The grandfather of David Fadden (see here for a recent profile on David Fadden), Ray Fadden, was always talked about with a great deal of respect in my family, where I grew up in Massena, N. Y., not far from the Native American reservation (Akwesasne) in Hogansburg, N. Y.

I was born in Massena in 1933, and my father owned a clothing store there since the 1920s. Many of his customers were from the St Regis reservation and he became friends with many of them, especially those who were the steel workers constructing high-rise buildings in New York City. They would come into his store and purchase clothes after working for weeks in the city. If necessary, he would allow them to purchase on credit, and often they would pay him back by taking him fishing on the reservation on the St Lawrence River.

Some of my friends in high school were from the reservation, and my older sister was a friend of Lawrence Lazore. My mother had friends who were nuns from St Josephs in Malone who taught  on the reservation. Most could speak Mohawk. After my dad died, and she was living alone in Massena, some of  these nuns visited her.

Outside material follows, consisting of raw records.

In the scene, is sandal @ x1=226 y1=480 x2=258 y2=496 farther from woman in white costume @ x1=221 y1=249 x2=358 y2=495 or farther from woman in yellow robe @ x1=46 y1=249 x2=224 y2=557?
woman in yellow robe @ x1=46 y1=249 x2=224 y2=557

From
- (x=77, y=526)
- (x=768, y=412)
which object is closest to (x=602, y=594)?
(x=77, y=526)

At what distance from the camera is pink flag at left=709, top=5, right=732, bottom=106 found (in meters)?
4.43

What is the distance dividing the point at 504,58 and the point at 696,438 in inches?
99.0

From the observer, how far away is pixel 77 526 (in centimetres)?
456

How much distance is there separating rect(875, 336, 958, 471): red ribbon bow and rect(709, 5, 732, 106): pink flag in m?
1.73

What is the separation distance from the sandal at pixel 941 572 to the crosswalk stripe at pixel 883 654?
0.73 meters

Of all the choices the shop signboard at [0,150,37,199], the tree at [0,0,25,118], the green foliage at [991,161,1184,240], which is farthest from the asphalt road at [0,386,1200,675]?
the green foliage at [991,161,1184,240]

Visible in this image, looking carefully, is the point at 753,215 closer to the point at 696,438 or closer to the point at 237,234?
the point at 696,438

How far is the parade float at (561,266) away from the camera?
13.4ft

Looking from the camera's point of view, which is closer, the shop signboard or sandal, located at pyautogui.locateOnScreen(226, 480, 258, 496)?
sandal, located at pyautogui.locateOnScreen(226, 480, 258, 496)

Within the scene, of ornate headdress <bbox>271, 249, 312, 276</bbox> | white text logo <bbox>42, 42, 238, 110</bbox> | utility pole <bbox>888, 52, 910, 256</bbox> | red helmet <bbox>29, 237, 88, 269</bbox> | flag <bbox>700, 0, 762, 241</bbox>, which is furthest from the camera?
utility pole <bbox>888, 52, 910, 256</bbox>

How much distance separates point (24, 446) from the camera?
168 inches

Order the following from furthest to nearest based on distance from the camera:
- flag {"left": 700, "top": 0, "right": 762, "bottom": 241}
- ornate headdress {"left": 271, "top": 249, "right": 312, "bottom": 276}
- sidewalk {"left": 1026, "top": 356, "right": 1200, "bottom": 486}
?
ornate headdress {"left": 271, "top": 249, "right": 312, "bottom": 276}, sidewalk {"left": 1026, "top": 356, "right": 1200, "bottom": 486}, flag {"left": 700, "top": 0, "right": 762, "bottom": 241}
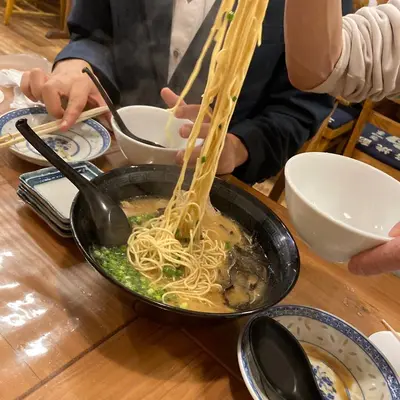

Having grown up in this environment I became interested in Native American history and while in Syracuse at the university I spent time in Nedrow (Onondaga)  going to  ceremonies in their long house. My hobbies were beadwork, both on looms and on leather (lazy stitch). I also made baskets, and I continued to do the latter up until my old age (now 88).

I have  contributed some of this to the Native American Cultural Center at Yale University from which I have retired as a professor of biology. When I first came to Yale over 50 years ago, there were very few Native American students; there are now over two hundred! That is a lot of progress.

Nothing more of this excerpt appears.